Выбрать главу

Только когда мы вечером втроем гуляли по берегу, а по морю суматошно, быстро бегали лучи прожектора и море шумело негромко, как-то особенно монотонно и постепенно затихали дома отдыха и санатории, Анита вдруг скучнела и переставала смеяться, словно жалея, что день прошел. Какие-то мужчины подходили к ней и звали ее в ресторан «Приморский», а она их очень вежливо и церемонно благодарила, но с ними не шла, а оставалась с нами. С нами ей больше нравилось. Мы шли молча, потом отец останавливался и говорил довольно церемонно, в ее стиле: «Не извинит ли нас красавица Кармен (он всегда обращался к ней в третьем лице и никогда не звал ее по имени; отец вообще обожал всякие прозвища), не извинит ли нас красавица Кармен, если, одежды наши скинув, купаться будем мы?» «Извинит, извинит», — улыбаясь, говорила Анита. Мы быстро раздевались, оставались в плавках и шли в море. Она сторожила наши брюки и рубашки. Вступая в воду, отец говорил: «Этот краснофлотский звездный заплыв посвящается Кармен».

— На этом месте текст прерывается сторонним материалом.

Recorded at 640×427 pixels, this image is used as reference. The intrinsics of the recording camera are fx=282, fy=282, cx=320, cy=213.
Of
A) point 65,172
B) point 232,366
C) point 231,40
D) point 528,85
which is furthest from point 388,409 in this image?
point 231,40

Издали вода блестела, когда я погружался в нее, она становилась тусклая и черная, как гуталин. Меня пугала эта чернота, и я переворачивался на спину. Я видел, как медленно плывут огромные белые звезды. Было два моря: одно, которое держало меня, другое — вверху, надо мной. Море внизу было теплое, вода в нем была словно комнатная, а другое — вверху — было зеленое и холодное. Мы барахтались в теплом море, а холодное смотрело на нас; мы выходили на берег, а холодное, зеленое море было без берегов, без начала и конца, и этого я не мог понять... Я ни разу не летал тогда в самолете и совершенно не был знаком с этим зеленым бесконечным холодным морем, и я боялся его, потому что всегда боишься того, чего не знаешь.

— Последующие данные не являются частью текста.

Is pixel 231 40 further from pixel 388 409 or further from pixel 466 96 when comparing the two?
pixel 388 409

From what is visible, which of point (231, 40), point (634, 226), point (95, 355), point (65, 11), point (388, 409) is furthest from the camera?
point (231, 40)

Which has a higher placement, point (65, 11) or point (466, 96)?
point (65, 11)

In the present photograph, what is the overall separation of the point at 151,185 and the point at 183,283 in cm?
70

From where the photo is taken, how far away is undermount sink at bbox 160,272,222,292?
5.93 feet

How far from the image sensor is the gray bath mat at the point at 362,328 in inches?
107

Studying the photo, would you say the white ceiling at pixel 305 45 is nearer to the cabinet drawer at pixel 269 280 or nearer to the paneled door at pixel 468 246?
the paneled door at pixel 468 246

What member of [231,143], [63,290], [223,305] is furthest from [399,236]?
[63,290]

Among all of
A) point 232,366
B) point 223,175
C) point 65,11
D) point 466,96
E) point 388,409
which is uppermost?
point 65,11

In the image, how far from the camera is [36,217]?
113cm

Мы вышли из воды, выжали наши плавки и переоделись, и Анита сказала нам: «А теперь я буду немножко окунаться, а вы отворачивайтесь, пока я раздеваюсь».

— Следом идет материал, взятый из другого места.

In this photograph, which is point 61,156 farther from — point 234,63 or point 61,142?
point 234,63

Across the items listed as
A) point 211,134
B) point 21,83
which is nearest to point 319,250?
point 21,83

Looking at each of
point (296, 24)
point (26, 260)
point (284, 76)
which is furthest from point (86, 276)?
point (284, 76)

Она прилично говорила по-русски, но все-таки обороты речи у нее были странные: «Я буду немножко окунаться». Мы были уже одетые, сухие, нам было необыкновенно хорошо, как всегда после ночного купания, и мы отворачивались, а она раздевалась. Что-то шелково и быстро шуршало и падало на землю. У меня почему-то билось сердце от этого шуршания, от этого чего-то легко падавшего на землю, от этой паузы, когда мы сосредоточенно смотрели в другую сторону. Я не могу сказать, чтобы Анита была в моем вкусе, она была слишком маленькая, а я уважал высоких. Да и вообще женщины мне тогда не нравились, я на них и внимания не обращал, я каждый день видел сотни женщин, сотни женщин лежали и стояли на пляже в сарафанах и в купальниках, а некоторые лежали в стороне почти без ничего, только на носу у них был зеленый лист от загара. И у меня никогда не билось от этого сердце, мне было наплевать на это, а когда я видел тех, что лежали с зеленым листиком, то мне и вовсе становилось противно, я бежал в море, чтобы скорее забыть их... Я был равнодушен ко всем женщинам, кроме нашей учительницы немецкого языка. Она была кривляка, молодая, она высоким голосом кричала: «Ruhig!», — и она почему-то мне нравилась. Но ни от чего у меня не билось сердце, а вот от этого шуршания, от того, что мы напряженно смотрели в другую сторону, а что в этой стороне, неизвестно, — вот от этого у меня билось сердце. Потом Анита бежала в воду, и оно переставало биться — все было совершенно обыкновенно.